Think of it this way: Reinvesting distributions does not defer tax. The Internal Revenue Service (IRS) treats the distribution as if it were paid in cash to you (taxable) and then used to buy more shares (increasing your basis). The cash never lands in your checking account, but the tax bill still does.

Exam Tip: Gotchas

  • Reinvesting distributions does NOT defer tax. The shareholder owes tax in the year received, regardless of whether the cash is reinvested. This is a frequent customer confusion and a testable exam point.
  • Reinvestment increases cost basis. Each reinvestment adds shares at a specific NAV and establishes its own holding period. When the shareholder eventually sells, the basis reflects all reinvestments.
  • Reinvestment at NAV is possible because Rule 22d-2 exempts separate accounts from Section 22(d). Without the exemption, reinvesting a dividend would trigger the uniform POP requirement and a new sales charge.

What are the stages of the fund distribution lifecycle?

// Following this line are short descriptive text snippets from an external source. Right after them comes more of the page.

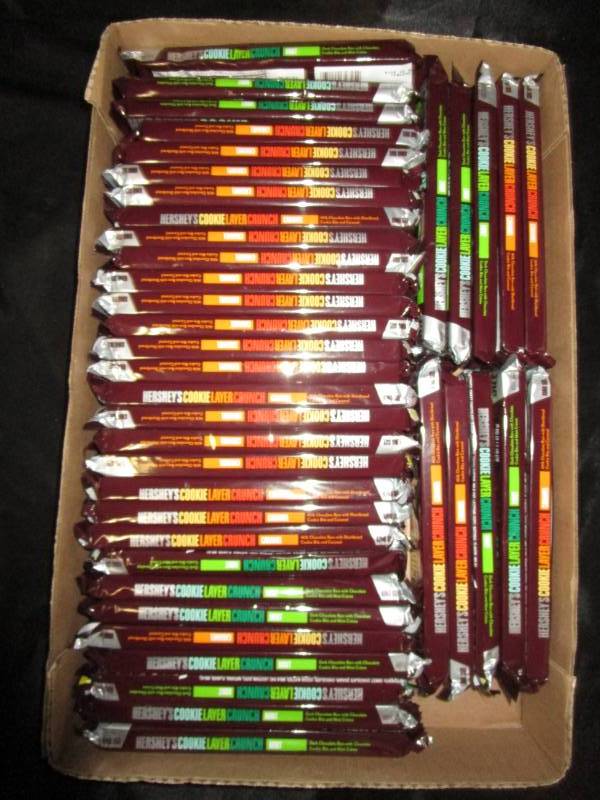 lot 85 image: 40 Hershey Cookie Layer crunch two kinds - Caramel and Mint KING SIZE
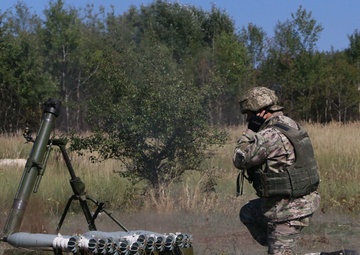 Mustangs and Ukrainians improve mortar skills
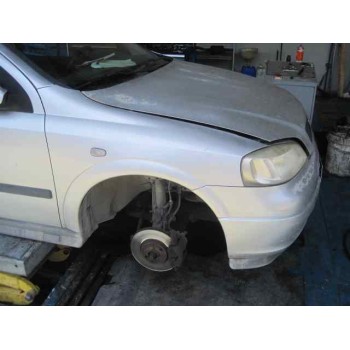 opel astra g berlina del año 2002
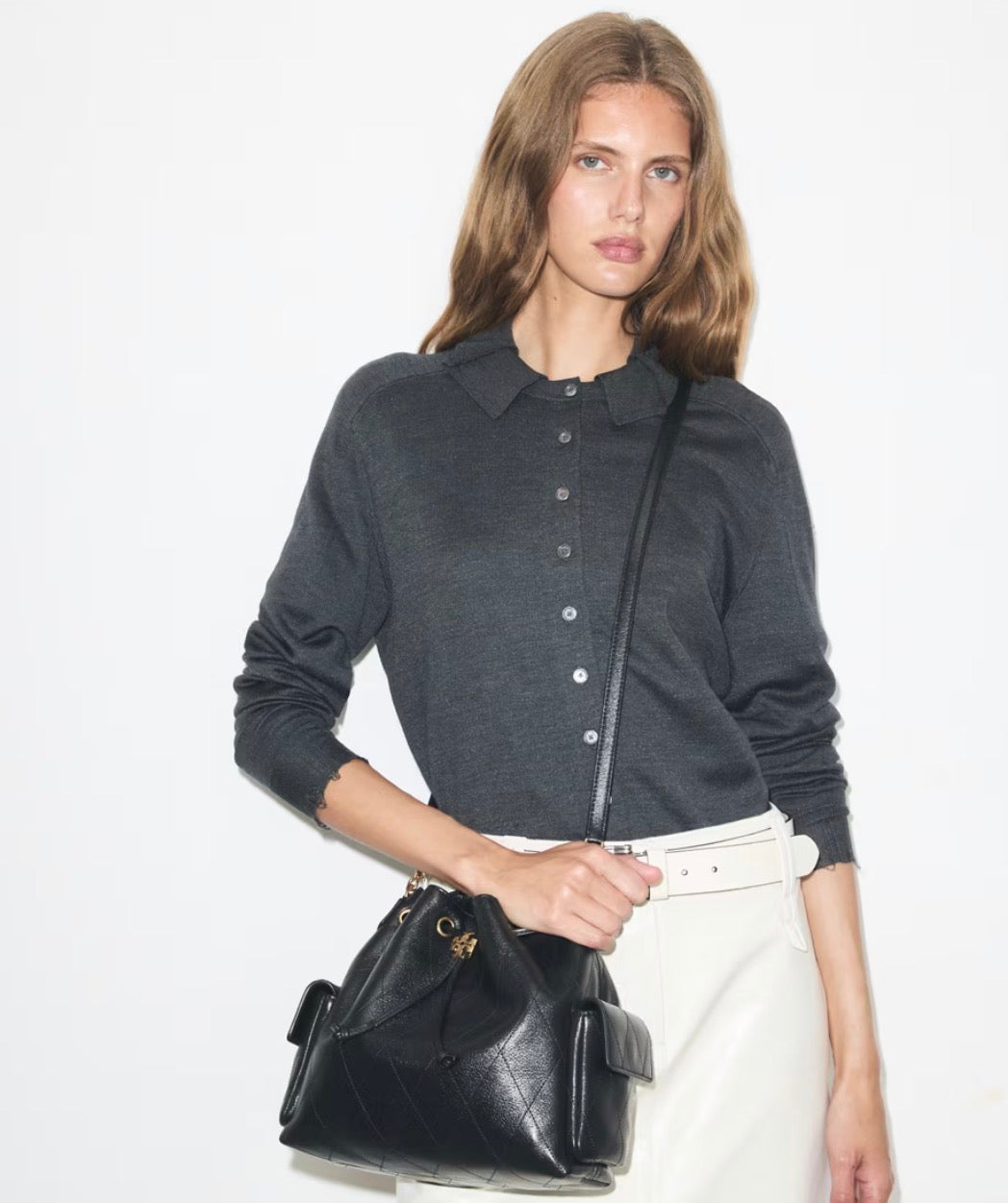 TORY BURCH CHARLIE QUILTED DRAWSTRING SHOULDER BAG - black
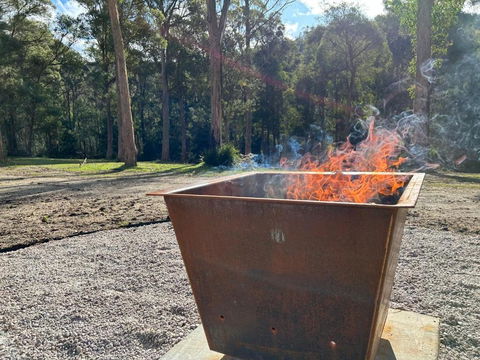 Rail Trail Retreat - Kingaroy Accommodation 3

A typical distribution flows through three stages:

StageWhat HappensRule
DeclarationFund board declares the distribution and specifies sourcesICA Section 19
NoticeShareholder receives Section 19(a) notice if non-income sources are includedRule 19a-1
Payment/ReinvestmentShareholder receives cash or shares; cost basis adjusted if reinvested; tax owed on ordinary-income and capital-gains portionsRule 22d-2 (reinvestment); IRS rules (tax)

Exam Tip: Gotchas

  • All three rules operate together. Section 19 is the statutory ban on undisclosed-source distributions; Rule 19a-1 is the notice content; Rule 22d-2 permits the reinvestment mechanism.
  • A return-of-capital distribution does not produce current-year taxable income but sets up a larger gain (or smaller loss) on eventual sale. Cost basis must be tracked carefully.